With Multiplier, you bypass entity setup, reduce compliance risks, and start hiring in days:
- Speed: Onboard employees in 24–72 hours
- Compliance by design: Automated alignment with Greek Labor Law, EFKA regulations, and tax requirements
- Cost efficiency: No incorporation fees; avoid legal penalties exceeding $5,000 and compliance costs
- All-in-one platform: Manage contracts, payroll, benefits, and leave from one dashboard
- Local expertise: Greek HR and legal specialists who track wage reforms and labor law changes
What G2 users say about Multiplier
“The platform makes it simple to onboard employees quickly, manage payroll across multiple countries, and stay compliant with local regulations — all within an intuitive, user-friendly system. It has significantly reduced the complexity of managing our international operations.”
– David G.
Ready to learn more and expand your business in Greece?

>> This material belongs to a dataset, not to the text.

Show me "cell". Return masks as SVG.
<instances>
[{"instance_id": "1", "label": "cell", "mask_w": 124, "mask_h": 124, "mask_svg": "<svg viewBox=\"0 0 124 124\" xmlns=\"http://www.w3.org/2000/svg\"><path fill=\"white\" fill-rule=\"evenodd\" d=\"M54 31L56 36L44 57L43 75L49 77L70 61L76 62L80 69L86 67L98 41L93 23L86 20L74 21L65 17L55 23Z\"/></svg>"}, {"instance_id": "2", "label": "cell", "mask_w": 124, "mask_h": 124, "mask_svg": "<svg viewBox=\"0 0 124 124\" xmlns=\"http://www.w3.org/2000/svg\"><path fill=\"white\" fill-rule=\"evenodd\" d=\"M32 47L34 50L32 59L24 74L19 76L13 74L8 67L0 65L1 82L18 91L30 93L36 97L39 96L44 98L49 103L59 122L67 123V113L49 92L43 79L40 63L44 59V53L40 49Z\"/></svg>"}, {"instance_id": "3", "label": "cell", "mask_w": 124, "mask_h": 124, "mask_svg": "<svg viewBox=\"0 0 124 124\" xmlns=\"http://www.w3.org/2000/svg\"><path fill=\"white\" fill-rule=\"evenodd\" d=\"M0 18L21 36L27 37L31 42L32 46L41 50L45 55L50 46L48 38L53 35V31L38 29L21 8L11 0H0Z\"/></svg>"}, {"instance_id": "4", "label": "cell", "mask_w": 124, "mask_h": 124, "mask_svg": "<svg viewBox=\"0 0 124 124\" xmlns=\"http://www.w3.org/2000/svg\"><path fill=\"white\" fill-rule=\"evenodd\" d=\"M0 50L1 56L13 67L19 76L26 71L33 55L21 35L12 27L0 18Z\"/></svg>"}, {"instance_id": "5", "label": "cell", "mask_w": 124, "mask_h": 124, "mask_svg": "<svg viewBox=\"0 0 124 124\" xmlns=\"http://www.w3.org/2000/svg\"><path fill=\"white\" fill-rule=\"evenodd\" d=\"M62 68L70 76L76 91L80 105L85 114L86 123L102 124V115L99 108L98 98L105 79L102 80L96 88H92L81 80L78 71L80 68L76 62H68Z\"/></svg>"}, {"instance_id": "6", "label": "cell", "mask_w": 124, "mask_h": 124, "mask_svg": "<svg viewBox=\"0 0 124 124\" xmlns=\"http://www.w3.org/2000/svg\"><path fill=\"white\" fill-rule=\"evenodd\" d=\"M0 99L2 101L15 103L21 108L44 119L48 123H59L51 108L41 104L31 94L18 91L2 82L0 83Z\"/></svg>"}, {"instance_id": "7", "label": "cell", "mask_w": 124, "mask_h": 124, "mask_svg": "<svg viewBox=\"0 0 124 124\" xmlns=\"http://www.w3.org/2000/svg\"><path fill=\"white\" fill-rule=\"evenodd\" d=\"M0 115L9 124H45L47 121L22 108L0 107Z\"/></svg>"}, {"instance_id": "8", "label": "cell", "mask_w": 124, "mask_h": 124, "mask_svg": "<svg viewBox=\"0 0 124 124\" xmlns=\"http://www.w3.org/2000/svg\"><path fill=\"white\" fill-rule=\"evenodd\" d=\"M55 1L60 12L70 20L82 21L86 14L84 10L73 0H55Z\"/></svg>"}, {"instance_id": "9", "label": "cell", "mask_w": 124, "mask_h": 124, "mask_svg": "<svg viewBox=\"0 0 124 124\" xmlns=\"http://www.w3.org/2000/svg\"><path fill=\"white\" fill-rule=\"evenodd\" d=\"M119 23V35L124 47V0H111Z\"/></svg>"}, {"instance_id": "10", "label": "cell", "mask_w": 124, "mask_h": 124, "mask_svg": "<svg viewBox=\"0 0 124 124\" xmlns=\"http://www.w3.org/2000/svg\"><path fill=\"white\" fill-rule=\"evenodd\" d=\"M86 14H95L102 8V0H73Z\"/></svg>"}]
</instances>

Book a demo with Multiplier today and let us take care of your compliance hurdles.
FAQs
What is the minimum wage in Greece?
As of April 2025, the monthly minimum wage is $927 (€880), subject to sector-specific adjustments.
How long does it take to hire in Greece via an EOR?
You can onboard employees in 2 weeks with an EOR; entity setup takes 6–8 weeks.
Are foreign employees allowed to work in Greece?
Yes, with valid work visas sponsored by compliant employers or EORs.
What social security payments must employers make?
Employers contribute approximately 21.79% to EFKA for pension, health, and other statutory costs.